WORK INSTRUCTIONS —
Exactly the lines from the opening of the data through the line containing "Sozialzentrum-Kuchen-Rochus-9-von-35" should be reproduced, please, with nothing added.

RECORDS FOR THIS EXERCISE —
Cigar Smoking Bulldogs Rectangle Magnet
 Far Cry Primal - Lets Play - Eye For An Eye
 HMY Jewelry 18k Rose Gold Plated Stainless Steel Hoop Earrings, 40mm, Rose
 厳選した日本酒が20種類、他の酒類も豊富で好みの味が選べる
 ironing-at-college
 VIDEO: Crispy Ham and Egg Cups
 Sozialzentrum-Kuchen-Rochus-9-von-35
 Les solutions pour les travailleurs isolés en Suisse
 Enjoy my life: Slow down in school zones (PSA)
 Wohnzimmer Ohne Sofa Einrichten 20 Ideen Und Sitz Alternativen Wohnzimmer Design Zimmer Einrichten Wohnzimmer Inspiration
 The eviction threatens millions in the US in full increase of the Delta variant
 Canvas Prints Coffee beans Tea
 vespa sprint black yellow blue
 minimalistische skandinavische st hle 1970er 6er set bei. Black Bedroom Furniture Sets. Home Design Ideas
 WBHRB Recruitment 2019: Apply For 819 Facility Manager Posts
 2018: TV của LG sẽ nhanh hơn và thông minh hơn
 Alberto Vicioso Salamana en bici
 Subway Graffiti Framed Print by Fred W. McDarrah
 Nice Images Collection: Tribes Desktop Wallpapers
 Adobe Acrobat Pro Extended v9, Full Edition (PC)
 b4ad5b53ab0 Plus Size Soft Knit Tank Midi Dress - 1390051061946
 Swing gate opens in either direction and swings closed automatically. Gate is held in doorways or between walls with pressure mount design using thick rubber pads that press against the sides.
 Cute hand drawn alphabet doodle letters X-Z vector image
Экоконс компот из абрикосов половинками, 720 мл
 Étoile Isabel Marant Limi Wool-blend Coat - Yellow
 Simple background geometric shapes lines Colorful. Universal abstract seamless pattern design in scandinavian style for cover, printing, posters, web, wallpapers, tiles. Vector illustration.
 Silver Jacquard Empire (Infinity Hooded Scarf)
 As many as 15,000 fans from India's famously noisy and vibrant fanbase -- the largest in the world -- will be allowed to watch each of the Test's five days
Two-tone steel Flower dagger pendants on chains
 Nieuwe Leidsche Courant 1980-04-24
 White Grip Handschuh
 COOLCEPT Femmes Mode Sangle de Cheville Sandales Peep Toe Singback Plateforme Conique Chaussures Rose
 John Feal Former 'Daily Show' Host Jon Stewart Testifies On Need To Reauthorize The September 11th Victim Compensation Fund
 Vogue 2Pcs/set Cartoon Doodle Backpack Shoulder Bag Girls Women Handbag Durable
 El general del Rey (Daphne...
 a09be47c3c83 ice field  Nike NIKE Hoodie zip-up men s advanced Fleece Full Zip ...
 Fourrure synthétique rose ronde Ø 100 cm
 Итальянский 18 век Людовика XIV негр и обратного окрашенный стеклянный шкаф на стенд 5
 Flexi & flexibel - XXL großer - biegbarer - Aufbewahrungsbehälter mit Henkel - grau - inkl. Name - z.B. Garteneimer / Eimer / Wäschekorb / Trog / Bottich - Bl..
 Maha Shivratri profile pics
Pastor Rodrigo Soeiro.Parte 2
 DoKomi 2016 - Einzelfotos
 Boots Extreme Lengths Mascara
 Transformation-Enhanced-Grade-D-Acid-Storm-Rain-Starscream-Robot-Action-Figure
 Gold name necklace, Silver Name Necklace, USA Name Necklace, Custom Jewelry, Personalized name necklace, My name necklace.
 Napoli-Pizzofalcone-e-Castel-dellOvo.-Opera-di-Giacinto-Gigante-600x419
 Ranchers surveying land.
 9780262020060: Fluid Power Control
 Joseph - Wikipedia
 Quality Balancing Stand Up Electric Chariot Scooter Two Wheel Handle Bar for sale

TASK SOLUTION —
Cigar Smoking Bulldogs Rectangle Magnet
 Far Cry Primal - Lets Play - Eye For An Eye
 HMY Jewelry 18k Rose Gold Plated Stainless Steel Hoop Earrings, 40mm, Rose
 厳選した日本酒が20種類、他の酒類も豊富で好みの味が選べる
 ironing-at-college
 VIDEO: Crispy Ham and Egg Cups
 Sozialzentrum-Kuchen-Rochus-9-von-35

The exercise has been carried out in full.